• DOCUMENT PASSAGE:
New York City Mayor Eric Adams.

New York City Mayor Eric Adams. Credit: AP / Peter K. Afriyie

A half-million New York City residents may soon see upward of $2 billion in medical debt forgiven thanks to a “pioneering medical debt relief program” city officials announced Monday.

Billed as the largest municipal initiative of its kind in the country, Mayor Eric Adams said New York City will partner with the city-based nonprofit RIP Medical Debt, investing $18 million over a three-year period to wipe out the medical debt, on a one-time basis, for the most-vulnerable New Yorkers: the uninsured, underinsured and those in low-income households.

The program will begin later this year.

Officials said no application is required, with RIP Medical Debt's president and CEO saying the nonprofit will use “data analytics” to identify those most in need — and cancel their debt.

Calling the program “a great investment,” Adams said the tradeoff makes fiscal sense.

“If you are able to save $2 billion in debt, that $2 billion trickles down to households that are not going to fall into our safety net,” Adams said. “They're not going to fall into our homeless system, they're not going to fall into the lack of providing for their basic care. They're not going to be a reactive care, they're going to be a proactive care … This is a huge win.”

Founded in 2014, RIP Medical Debt, a 501(C) (3) nonprofit said, on its website, it has been able to eliminate “billions” in medical debt for millions of individuals and families nationwide.

According to its website, the organization targets households that earn at or below four times or, 400% of the federal poverty level or those whose debts are 5% or more of their annual income.

RIP Medical then buys that debt “in bundles” from hospitals and medical providers, using funding it receives to retire that debt at what the nonprofit describes as “pennies on the dollar.”

Beneficiaries receive a letter from RIP Medical explaining their medical debt has been bought by a third party and “erased” — all, the nonprofit said, with “no tax consequences or penalties.”

• YOUR TASKS:
A – Answer these questions using the medical debt article:
(i) How much money will New York City invest in the program, and over what period?
(ii) In what year was RIP Medical Debt founded?
(iii) What percentage of the federal poverty level marks the upper income limit for the households the organization targets?
B – From the medical debt article, give the passage starting at "Calling the program" and ending at "and families nationwide.", swapping "a great investment" for "a wise investment".

(Stored data)

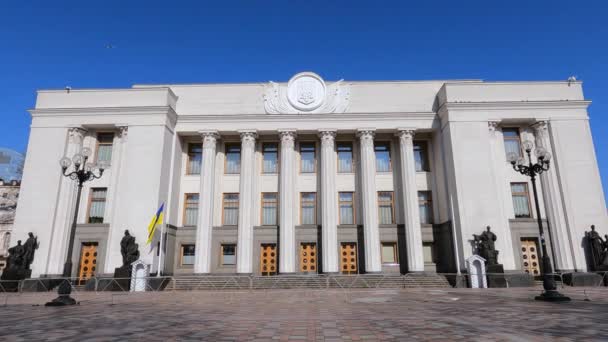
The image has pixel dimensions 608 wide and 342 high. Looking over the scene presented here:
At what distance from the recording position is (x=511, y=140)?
23516 millimetres

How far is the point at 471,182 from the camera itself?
21.5 metres

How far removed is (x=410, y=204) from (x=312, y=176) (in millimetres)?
6609

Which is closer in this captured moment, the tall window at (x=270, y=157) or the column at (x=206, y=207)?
the column at (x=206, y=207)

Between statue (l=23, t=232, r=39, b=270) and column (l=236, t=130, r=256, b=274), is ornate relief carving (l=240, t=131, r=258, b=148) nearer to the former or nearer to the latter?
column (l=236, t=130, r=256, b=274)

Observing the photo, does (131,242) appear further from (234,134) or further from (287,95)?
(287,95)

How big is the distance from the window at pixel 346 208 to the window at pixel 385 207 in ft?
5.99

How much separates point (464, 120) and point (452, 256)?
832 centimetres

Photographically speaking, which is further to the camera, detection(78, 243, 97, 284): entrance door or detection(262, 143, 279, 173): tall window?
detection(262, 143, 279, 173): tall window

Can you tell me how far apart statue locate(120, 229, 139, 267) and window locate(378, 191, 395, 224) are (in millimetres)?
14863

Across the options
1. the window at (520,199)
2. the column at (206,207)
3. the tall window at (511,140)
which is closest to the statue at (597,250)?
the window at (520,199)

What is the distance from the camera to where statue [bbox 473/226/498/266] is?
19641 millimetres

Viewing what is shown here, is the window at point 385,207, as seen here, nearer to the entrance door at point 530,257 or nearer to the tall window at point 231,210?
the entrance door at point 530,257

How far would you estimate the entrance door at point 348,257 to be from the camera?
909 inches

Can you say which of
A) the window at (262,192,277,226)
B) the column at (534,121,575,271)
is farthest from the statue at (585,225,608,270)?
the window at (262,192,277,226)
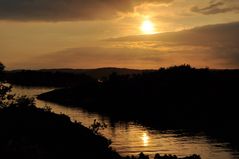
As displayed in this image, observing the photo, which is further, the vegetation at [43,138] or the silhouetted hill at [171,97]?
the silhouetted hill at [171,97]

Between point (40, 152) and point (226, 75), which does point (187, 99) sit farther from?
point (40, 152)

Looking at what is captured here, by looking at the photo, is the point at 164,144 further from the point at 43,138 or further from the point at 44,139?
the point at 44,139

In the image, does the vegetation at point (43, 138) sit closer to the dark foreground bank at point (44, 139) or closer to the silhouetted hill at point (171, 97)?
the dark foreground bank at point (44, 139)

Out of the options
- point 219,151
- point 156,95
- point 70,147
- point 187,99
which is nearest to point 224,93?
point 187,99

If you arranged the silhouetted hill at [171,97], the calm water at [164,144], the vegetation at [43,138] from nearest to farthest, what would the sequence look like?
1. the vegetation at [43,138]
2. the calm water at [164,144]
3. the silhouetted hill at [171,97]

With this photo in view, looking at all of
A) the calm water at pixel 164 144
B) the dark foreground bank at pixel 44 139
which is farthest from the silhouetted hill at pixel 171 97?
the dark foreground bank at pixel 44 139

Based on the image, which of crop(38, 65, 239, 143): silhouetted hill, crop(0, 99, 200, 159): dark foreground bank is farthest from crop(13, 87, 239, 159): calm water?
crop(38, 65, 239, 143): silhouetted hill

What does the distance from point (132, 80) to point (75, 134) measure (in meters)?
129

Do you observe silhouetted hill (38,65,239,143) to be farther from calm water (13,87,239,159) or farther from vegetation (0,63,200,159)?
vegetation (0,63,200,159)

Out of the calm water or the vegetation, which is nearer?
the vegetation

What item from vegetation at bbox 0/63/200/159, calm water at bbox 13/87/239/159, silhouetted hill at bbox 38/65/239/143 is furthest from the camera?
silhouetted hill at bbox 38/65/239/143

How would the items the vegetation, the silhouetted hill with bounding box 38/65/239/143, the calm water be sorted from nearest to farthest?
the vegetation → the calm water → the silhouetted hill with bounding box 38/65/239/143

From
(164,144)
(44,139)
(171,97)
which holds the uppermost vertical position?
(171,97)

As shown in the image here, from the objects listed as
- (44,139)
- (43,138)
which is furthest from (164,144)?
(44,139)
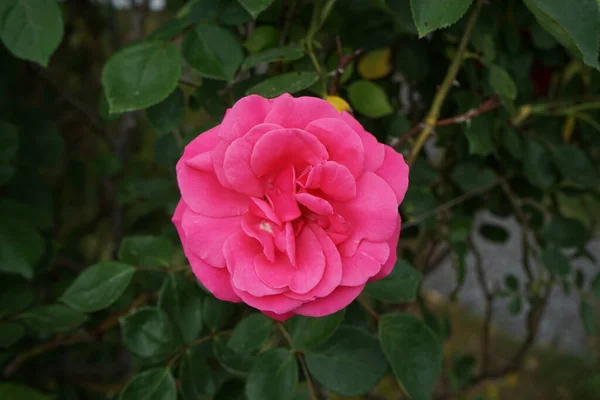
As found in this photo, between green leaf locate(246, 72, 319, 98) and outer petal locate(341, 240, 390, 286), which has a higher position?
green leaf locate(246, 72, 319, 98)

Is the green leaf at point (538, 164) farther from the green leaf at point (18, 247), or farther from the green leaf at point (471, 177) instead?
the green leaf at point (18, 247)

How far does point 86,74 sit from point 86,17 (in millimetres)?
166

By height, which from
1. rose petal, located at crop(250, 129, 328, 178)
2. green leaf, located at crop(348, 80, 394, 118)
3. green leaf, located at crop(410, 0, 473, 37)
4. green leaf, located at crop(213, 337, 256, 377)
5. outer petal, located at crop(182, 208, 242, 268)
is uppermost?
green leaf, located at crop(410, 0, 473, 37)

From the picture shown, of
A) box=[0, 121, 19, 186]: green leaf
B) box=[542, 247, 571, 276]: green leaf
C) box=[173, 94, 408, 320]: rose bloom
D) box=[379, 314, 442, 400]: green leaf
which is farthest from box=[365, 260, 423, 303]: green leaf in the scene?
box=[0, 121, 19, 186]: green leaf

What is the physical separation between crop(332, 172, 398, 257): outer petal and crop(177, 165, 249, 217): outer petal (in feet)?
0.31

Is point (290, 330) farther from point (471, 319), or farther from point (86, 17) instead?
point (471, 319)

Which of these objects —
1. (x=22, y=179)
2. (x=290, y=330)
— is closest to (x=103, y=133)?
(x=22, y=179)

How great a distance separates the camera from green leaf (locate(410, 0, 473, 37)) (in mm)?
542

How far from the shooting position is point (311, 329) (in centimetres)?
68

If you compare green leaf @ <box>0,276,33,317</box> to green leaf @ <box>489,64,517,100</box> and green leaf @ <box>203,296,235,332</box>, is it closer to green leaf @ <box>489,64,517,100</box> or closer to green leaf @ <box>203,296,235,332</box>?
green leaf @ <box>203,296,235,332</box>

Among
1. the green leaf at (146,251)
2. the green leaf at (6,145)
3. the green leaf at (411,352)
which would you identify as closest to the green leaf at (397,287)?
the green leaf at (411,352)

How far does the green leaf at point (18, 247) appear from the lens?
95 cm

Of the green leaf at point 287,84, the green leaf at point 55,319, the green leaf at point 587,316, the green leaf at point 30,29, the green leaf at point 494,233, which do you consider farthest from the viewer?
the green leaf at point 494,233

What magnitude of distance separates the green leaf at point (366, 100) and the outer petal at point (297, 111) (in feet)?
0.74
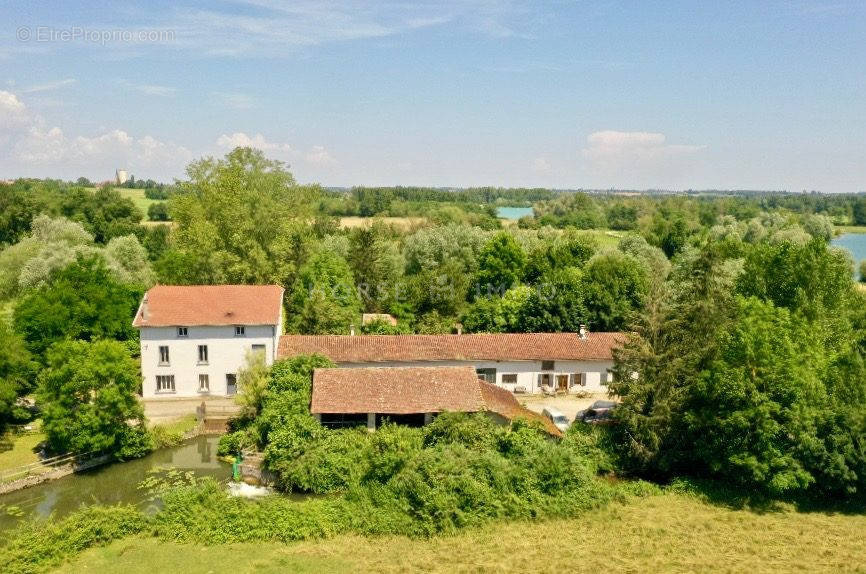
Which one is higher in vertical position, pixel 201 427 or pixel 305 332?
pixel 305 332

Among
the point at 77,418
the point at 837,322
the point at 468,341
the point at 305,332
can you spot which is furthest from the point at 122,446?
the point at 837,322

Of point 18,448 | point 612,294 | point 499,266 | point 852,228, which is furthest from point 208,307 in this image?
point 852,228

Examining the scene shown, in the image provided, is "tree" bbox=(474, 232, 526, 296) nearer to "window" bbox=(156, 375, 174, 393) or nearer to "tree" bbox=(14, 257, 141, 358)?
"window" bbox=(156, 375, 174, 393)

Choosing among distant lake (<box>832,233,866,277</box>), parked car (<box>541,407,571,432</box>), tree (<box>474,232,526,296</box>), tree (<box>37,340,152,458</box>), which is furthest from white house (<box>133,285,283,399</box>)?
distant lake (<box>832,233,866,277</box>)

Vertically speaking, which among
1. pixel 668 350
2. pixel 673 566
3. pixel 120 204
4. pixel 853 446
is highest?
pixel 120 204

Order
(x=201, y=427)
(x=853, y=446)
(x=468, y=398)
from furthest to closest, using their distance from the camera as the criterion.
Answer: (x=201, y=427)
(x=468, y=398)
(x=853, y=446)

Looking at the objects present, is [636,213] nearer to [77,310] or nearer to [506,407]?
[506,407]

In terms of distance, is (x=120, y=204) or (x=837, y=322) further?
(x=120, y=204)

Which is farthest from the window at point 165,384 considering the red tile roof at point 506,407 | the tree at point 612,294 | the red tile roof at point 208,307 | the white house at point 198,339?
the tree at point 612,294

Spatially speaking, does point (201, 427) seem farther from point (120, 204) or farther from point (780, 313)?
point (120, 204)
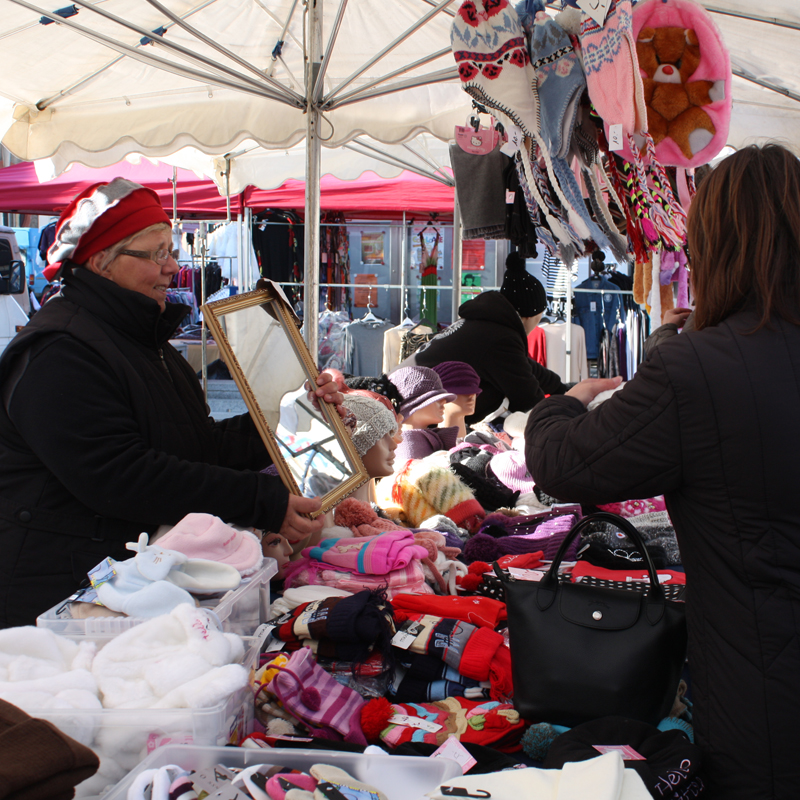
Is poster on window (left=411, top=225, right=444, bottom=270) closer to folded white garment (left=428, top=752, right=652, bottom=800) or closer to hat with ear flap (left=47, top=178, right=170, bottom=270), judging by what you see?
hat with ear flap (left=47, top=178, right=170, bottom=270)

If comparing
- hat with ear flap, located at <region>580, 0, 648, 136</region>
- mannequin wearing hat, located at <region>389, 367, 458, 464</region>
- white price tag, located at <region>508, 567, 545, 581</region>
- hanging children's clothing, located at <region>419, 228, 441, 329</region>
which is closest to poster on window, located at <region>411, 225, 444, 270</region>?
hanging children's clothing, located at <region>419, 228, 441, 329</region>

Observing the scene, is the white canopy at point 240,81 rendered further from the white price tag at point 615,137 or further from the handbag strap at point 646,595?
the handbag strap at point 646,595

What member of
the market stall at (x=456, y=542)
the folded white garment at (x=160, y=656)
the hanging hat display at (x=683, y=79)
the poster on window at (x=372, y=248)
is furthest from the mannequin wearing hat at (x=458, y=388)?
the poster on window at (x=372, y=248)

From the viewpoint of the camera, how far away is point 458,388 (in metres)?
4.14

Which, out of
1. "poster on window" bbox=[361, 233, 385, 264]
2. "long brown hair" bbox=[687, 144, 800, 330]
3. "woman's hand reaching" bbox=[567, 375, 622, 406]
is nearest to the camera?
"long brown hair" bbox=[687, 144, 800, 330]

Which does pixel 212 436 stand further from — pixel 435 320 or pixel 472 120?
pixel 435 320

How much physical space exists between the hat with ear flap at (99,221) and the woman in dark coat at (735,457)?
1.29 meters

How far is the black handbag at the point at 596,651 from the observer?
4.45 ft

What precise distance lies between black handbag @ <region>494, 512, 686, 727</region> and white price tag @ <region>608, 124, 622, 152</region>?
153 centimetres

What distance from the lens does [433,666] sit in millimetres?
1625

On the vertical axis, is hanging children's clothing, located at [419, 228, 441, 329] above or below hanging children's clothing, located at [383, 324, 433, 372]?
above

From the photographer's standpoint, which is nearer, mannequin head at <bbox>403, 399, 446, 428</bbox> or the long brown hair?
the long brown hair

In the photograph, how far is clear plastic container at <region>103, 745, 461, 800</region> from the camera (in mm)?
1021

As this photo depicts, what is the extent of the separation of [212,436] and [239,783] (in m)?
1.29
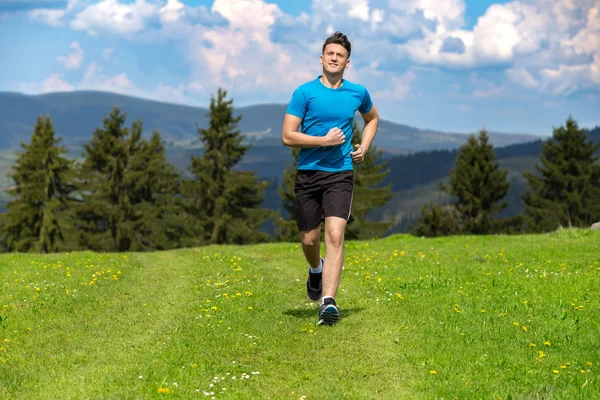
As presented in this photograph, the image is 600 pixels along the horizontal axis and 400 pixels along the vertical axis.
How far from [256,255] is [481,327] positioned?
12.9 meters

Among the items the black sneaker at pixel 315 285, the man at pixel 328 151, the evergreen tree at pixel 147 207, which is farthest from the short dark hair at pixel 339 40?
the evergreen tree at pixel 147 207

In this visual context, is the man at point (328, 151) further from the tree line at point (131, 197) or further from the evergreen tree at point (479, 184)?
the evergreen tree at point (479, 184)

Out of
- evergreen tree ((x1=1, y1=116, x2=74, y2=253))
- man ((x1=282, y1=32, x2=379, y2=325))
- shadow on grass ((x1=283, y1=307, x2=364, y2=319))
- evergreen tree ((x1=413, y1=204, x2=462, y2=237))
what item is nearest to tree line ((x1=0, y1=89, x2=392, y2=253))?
evergreen tree ((x1=1, y1=116, x2=74, y2=253))

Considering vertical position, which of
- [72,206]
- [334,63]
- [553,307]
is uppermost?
[334,63]

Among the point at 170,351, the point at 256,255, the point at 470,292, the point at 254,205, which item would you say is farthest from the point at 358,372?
the point at 254,205

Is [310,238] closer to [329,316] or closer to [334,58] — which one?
[329,316]

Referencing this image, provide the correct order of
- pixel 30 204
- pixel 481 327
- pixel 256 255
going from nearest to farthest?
pixel 481 327 < pixel 256 255 < pixel 30 204

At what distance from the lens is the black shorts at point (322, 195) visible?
9469 mm

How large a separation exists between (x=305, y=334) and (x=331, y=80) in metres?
3.61

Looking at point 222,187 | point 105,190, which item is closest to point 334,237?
point 222,187

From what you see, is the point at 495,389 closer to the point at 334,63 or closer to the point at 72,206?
the point at 334,63

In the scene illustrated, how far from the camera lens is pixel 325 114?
368 inches

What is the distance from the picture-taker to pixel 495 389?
6.39 metres

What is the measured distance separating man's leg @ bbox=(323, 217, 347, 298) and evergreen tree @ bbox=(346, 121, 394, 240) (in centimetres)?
5294
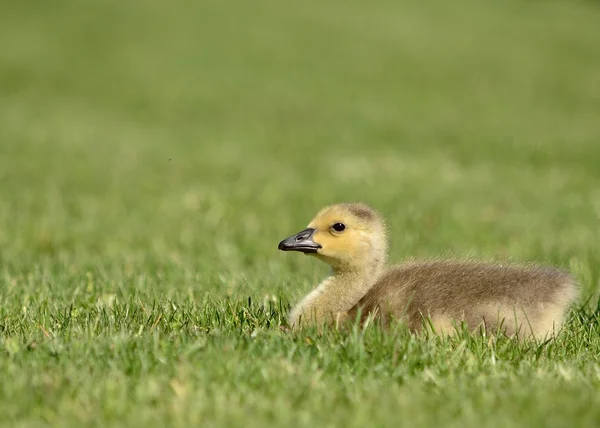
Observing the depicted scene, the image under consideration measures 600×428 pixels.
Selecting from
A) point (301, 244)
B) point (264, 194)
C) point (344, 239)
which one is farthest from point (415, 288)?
point (264, 194)

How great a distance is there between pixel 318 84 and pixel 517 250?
62.3 ft

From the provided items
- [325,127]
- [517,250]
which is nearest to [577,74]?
[325,127]

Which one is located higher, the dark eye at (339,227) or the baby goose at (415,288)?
the dark eye at (339,227)

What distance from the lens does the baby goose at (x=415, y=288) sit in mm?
5477

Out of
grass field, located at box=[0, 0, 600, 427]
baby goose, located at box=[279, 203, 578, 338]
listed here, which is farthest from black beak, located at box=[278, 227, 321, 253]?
grass field, located at box=[0, 0, 600, 427]

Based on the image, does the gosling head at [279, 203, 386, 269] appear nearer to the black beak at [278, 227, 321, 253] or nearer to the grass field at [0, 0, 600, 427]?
the black beak at [278, 227, 321, 253]

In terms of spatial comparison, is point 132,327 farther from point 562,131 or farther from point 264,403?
point 562,131

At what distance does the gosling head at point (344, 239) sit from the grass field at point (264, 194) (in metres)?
0.49

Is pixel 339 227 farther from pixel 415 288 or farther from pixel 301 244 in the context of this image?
pixel 415 288

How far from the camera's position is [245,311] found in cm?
596

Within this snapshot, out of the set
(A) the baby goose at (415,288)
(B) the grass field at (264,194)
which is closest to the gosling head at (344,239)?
(A) the baby goose at (415,288)

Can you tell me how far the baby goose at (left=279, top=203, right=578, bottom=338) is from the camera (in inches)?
216

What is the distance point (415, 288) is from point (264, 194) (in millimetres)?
7406

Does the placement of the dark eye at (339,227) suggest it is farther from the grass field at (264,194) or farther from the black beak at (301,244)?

• ANSWERS TO THE EXERCISE:
A –
(i) $18 million over a three-year period
(ii) 2014
(iii) 400%

B –
Calling the program “a wise investment,” Adams said the tradeoff makes fiscal sense.

“If you are able to save $2 billion in debt, that $2 billion trickles down to households that are not going to fall into our safety net,” Adams said. “They're not going to fall into our homeless system, they're not going to fall into the lack of providing for their basic care. They're not going to be a reactive care, they're going to be a proactive care … This is a huge win.”

Founded in 2014, RIP Medical Debt, a 501(C) (3) nonprofit said, on its website, it has been able to eliminate “billions” in medical debt for millions of individuals and families nationwide.